Número de mortos pode ultrapassar 10 mil
De acordo com o Serviço Geológico dos EUA (USGS), a projeção preliminar indica que o total de mortos poderia ultrapassar 10 mil, considerando a magnitude dos tremores, a densidade populacional e a infraestrutura local. Ilan Kelman, professor de desastres e saúde na University College London, afirmou: “Infelizmente, veremos o número de mortos continuar a subir”. Ele destacou que a contagem final pode levar semanas e que jamais se saberá o número exato de vítimas.
Dificuldades no resgate e contagem de vítimas
Emily So, professora de engenharia arquitetônica na Universidade de Cambridge, também prevê um aumento significativo no número de vítimas. Ela cita a grande quantidade de desaparecidos, a extensão dos danos aos edifícios e o acesso dificultado às áreas mais afetadas. “Tragicamente, até que recuperem os corpos sob os escombros, a contagem continuará baixa”, disse. O trabalho de resgate tem sido lento, pois as equipes priorizam a busca por sobreviventes nos primeiros dias.
Estimativas de danos e impacto humanitário
Quase 59 mil prédios podem ter sido danificados ou destruídos, segundo estimativas.
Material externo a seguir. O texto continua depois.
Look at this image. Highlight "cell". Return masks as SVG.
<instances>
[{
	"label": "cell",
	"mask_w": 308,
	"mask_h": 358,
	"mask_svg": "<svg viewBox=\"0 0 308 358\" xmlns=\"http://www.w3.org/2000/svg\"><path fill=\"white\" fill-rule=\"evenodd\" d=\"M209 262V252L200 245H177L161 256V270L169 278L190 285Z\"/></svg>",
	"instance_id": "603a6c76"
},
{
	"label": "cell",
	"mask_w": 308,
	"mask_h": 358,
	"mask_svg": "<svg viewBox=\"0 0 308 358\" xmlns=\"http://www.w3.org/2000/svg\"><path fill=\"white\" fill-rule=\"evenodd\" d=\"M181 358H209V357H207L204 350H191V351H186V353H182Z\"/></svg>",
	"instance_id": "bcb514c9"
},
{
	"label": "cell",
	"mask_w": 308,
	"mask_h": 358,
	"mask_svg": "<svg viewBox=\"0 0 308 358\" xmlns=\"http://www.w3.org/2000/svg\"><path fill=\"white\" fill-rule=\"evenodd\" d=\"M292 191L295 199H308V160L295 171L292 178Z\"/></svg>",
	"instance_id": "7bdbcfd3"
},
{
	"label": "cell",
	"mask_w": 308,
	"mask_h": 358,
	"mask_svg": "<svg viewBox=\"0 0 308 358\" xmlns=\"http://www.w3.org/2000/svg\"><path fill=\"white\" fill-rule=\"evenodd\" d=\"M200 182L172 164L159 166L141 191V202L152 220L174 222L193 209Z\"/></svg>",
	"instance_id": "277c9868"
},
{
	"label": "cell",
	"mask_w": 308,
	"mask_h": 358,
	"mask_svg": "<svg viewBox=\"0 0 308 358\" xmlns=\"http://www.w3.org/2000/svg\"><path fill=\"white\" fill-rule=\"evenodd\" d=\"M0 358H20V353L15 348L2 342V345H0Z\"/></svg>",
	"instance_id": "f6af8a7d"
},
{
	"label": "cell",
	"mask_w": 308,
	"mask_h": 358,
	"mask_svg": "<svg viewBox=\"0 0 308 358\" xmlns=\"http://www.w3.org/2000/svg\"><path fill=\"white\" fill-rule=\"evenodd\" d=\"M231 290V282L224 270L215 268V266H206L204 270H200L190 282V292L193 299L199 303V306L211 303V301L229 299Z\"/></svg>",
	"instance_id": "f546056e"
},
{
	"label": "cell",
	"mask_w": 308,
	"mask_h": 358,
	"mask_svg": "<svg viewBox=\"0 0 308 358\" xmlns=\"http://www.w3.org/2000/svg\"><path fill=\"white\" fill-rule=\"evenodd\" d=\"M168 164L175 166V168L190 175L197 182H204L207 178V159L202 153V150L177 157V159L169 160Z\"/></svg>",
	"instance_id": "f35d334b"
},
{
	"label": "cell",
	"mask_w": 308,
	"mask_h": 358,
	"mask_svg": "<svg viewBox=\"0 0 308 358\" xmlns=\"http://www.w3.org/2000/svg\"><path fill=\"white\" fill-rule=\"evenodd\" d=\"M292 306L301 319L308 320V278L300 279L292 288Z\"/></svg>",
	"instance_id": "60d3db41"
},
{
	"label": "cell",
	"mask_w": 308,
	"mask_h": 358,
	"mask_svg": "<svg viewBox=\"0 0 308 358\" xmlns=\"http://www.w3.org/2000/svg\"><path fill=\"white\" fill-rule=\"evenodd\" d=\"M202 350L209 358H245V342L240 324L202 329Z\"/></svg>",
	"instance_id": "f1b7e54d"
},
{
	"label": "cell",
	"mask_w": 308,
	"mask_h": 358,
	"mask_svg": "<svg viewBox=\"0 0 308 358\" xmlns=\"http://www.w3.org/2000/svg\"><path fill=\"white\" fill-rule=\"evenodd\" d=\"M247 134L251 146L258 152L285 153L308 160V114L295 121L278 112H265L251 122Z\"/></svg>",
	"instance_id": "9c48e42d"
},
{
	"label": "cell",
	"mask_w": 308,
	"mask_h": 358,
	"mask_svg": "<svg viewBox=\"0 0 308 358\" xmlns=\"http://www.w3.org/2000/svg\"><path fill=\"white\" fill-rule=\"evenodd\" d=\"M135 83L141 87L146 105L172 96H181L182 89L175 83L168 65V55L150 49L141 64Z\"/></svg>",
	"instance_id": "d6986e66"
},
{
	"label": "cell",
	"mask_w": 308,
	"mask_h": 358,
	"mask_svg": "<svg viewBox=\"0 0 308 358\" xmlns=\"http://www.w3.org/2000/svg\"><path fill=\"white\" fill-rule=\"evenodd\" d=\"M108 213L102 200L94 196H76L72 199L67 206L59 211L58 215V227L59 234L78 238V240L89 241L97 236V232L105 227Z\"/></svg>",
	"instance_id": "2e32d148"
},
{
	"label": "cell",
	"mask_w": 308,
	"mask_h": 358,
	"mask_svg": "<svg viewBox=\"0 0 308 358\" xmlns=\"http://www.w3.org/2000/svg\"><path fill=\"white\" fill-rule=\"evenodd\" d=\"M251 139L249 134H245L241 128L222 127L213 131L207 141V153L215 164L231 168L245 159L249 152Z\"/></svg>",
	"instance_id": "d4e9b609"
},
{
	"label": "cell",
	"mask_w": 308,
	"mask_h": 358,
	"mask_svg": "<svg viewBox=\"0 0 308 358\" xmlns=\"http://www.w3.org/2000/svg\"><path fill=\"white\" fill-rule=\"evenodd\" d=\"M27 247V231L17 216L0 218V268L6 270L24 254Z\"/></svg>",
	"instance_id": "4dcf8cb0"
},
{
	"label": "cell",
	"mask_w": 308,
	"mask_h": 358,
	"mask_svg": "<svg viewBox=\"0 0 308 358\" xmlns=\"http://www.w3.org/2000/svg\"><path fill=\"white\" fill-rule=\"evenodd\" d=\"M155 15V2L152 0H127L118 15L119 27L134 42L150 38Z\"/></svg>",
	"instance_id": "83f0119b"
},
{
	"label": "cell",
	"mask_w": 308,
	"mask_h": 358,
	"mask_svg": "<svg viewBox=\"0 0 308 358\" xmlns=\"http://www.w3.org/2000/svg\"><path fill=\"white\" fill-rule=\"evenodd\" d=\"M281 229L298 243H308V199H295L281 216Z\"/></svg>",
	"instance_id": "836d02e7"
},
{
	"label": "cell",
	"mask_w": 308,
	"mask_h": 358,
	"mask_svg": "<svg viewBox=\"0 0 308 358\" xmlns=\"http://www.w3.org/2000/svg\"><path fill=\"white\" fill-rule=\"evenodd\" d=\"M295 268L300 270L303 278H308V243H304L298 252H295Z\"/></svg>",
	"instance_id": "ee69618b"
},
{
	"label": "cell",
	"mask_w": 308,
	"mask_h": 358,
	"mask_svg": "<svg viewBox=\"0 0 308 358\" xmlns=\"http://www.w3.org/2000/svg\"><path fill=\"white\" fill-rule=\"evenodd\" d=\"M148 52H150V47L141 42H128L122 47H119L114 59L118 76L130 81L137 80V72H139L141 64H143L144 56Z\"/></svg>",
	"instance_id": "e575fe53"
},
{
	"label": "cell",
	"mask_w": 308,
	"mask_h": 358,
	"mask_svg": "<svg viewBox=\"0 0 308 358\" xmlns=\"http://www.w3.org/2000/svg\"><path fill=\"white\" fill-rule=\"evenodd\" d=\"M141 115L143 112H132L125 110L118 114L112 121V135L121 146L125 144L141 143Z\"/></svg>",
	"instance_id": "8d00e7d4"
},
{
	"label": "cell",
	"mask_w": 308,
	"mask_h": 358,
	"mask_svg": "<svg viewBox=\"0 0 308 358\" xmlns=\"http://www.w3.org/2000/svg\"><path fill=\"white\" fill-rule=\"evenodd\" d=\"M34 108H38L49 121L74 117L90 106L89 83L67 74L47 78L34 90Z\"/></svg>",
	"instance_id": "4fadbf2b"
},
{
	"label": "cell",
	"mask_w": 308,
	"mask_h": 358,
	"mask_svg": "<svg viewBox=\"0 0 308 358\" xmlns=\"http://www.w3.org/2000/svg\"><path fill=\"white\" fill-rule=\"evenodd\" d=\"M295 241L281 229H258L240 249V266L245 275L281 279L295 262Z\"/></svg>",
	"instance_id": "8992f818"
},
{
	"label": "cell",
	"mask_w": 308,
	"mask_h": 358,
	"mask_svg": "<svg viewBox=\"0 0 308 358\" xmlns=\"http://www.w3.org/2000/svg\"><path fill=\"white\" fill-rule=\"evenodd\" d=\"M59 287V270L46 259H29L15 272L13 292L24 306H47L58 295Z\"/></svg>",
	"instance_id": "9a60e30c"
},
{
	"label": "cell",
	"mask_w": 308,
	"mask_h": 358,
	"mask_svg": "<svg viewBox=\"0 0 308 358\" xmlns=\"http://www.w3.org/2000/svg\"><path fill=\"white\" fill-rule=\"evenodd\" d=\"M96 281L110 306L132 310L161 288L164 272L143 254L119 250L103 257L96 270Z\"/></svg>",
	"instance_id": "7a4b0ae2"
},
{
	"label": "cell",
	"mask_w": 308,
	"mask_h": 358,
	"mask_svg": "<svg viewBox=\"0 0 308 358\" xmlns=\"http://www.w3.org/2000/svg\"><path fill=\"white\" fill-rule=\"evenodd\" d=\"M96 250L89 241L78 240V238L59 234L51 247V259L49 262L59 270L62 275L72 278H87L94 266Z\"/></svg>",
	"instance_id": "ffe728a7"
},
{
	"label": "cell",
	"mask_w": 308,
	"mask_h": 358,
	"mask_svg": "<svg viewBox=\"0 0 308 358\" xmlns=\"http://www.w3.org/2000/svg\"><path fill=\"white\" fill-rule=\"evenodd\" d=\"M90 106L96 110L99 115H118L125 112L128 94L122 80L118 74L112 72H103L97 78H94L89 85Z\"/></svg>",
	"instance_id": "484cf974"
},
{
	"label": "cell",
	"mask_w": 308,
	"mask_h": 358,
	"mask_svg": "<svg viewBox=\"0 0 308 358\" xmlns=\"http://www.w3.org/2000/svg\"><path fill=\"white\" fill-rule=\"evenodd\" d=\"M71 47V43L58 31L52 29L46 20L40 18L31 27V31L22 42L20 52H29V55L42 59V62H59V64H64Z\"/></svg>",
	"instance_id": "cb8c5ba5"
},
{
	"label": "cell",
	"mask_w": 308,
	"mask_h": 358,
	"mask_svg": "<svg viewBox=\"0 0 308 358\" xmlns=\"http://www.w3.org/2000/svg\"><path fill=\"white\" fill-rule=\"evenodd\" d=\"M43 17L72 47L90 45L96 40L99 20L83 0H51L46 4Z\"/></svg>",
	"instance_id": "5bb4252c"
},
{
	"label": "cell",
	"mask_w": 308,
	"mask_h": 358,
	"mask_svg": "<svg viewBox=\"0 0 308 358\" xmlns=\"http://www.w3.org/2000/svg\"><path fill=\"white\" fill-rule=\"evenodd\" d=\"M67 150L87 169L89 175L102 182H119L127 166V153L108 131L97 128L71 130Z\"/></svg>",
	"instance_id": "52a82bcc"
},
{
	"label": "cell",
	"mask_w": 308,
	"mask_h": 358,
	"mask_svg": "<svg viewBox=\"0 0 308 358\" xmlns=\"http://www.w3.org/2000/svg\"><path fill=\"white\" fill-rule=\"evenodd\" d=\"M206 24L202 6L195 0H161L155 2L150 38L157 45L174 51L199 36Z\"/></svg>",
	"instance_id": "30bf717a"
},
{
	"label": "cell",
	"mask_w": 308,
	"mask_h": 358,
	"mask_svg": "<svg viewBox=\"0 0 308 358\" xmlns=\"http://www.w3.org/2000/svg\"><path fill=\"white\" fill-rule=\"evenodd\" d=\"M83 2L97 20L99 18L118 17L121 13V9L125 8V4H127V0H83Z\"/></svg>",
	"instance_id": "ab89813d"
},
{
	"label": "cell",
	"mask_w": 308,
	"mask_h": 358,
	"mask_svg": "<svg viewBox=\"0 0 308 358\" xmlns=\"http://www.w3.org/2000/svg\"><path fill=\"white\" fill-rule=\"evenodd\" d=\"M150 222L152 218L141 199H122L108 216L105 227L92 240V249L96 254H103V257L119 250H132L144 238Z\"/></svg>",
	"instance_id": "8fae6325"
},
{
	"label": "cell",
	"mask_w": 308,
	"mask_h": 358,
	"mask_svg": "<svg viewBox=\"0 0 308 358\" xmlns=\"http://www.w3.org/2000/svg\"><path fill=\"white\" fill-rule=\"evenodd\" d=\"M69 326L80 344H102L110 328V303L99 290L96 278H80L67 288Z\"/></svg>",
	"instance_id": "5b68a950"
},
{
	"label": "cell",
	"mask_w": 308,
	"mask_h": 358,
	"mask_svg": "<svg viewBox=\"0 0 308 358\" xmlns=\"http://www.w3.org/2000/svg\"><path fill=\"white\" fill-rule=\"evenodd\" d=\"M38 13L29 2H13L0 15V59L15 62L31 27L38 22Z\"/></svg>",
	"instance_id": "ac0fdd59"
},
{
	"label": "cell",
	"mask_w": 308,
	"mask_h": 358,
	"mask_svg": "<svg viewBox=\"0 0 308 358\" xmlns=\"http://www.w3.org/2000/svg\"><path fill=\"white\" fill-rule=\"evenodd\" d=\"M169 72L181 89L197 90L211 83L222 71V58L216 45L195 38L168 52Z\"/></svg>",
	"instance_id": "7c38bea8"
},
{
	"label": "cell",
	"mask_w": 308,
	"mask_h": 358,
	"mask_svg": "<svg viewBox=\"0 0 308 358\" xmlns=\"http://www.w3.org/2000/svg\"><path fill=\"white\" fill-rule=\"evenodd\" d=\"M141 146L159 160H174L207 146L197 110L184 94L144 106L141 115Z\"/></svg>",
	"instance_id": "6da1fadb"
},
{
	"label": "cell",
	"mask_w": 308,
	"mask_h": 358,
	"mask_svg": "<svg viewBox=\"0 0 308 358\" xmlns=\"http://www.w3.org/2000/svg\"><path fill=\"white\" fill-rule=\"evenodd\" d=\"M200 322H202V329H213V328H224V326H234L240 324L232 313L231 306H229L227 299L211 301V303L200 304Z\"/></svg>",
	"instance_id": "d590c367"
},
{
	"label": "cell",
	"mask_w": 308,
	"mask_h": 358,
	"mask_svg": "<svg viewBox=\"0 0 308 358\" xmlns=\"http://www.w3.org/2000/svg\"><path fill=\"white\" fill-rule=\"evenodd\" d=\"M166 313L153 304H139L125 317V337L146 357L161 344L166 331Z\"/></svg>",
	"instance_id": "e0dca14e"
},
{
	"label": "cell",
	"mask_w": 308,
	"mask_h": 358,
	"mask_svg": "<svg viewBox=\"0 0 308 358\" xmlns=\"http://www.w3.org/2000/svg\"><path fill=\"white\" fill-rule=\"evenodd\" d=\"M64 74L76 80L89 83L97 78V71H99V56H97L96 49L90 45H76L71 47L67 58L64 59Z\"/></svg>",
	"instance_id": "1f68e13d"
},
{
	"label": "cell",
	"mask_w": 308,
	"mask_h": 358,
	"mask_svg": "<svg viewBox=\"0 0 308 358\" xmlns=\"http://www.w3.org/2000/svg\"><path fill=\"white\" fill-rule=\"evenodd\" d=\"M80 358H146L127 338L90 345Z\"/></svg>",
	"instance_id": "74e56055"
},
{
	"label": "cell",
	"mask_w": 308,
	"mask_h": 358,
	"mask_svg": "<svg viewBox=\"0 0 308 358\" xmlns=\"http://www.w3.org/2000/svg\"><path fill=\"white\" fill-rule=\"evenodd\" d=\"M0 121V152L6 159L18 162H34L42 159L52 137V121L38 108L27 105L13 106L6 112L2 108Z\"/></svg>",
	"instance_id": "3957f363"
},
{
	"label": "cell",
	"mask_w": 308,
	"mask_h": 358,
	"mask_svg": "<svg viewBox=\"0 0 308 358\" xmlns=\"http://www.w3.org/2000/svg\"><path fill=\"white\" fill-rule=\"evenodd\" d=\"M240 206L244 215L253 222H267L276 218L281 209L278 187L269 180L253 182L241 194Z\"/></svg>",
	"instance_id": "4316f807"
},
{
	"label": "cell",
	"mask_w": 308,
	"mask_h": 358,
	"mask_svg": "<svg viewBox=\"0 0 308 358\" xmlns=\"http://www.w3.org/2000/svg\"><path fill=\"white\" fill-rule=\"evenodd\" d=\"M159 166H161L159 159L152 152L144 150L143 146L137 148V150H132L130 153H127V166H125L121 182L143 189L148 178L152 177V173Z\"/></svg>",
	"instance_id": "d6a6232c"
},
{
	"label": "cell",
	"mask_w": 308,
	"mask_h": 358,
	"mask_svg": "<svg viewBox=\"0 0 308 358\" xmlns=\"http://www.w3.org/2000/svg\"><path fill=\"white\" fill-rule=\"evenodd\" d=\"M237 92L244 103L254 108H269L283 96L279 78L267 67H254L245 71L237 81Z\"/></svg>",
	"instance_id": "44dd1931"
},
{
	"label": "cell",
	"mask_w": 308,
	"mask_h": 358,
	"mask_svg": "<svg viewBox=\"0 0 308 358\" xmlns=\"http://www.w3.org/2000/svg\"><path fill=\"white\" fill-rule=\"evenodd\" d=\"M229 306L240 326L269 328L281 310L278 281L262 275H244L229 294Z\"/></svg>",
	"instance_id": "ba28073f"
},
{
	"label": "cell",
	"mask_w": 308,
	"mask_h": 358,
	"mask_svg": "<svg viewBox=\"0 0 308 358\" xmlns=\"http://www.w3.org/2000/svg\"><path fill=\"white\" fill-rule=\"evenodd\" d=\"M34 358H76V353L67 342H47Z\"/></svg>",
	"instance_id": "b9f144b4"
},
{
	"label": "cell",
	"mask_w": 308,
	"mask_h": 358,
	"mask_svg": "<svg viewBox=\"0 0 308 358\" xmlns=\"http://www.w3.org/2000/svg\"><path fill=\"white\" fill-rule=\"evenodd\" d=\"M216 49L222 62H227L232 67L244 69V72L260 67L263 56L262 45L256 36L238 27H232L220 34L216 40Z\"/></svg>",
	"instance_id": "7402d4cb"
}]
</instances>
Cerca de 680 mil crianças precisam de ajuda humanitária, de acordo com o Unicef. A rodovia principal de acesso a La Guaira, o estado mais atingido, sofreu com trânsito intenso, atrasando as operações. A falta de maquinário pesado e suprimentos médicos também dificultou os esforços.
Construções precárias agravam tragédia
O professor Kelman atribuiu a gravidade da tragédia a padrões de construção precários. Segundo engenheiros estruturais, muitos edifícios desabaram por serem feitos de concreto frágil, sem o devido reforço de aço. “Nenhum edifício deveria ter desabado naqueles terremotos”, declarou, comparando com terremotos recentes em outras regiões que resultaram em menos mortes. “Dispomos de todo o conhecimento, a ciência e a engenharia necessários para construir em zonas sísmicas sem que um terremoto resulte em um desastre catastrófico”, afirmou.
Resgate por familiares e vizinhos
Mesmo em esforços bem organizados, muitos sobreviventes são resgatados por amigos, familiares e vizinhos sem treinamento, explicou a professora So. “No entanto, a extensão dos danos e o colapso total de edifícios de concreto armado pesado tornam essa tarefa difícil sem o uso de maquinário”, acrescentou. O resgate de Aaron Levi Cantillo, após mais de 100 horas, é um exemplo de perseverança e trabalho em equipe.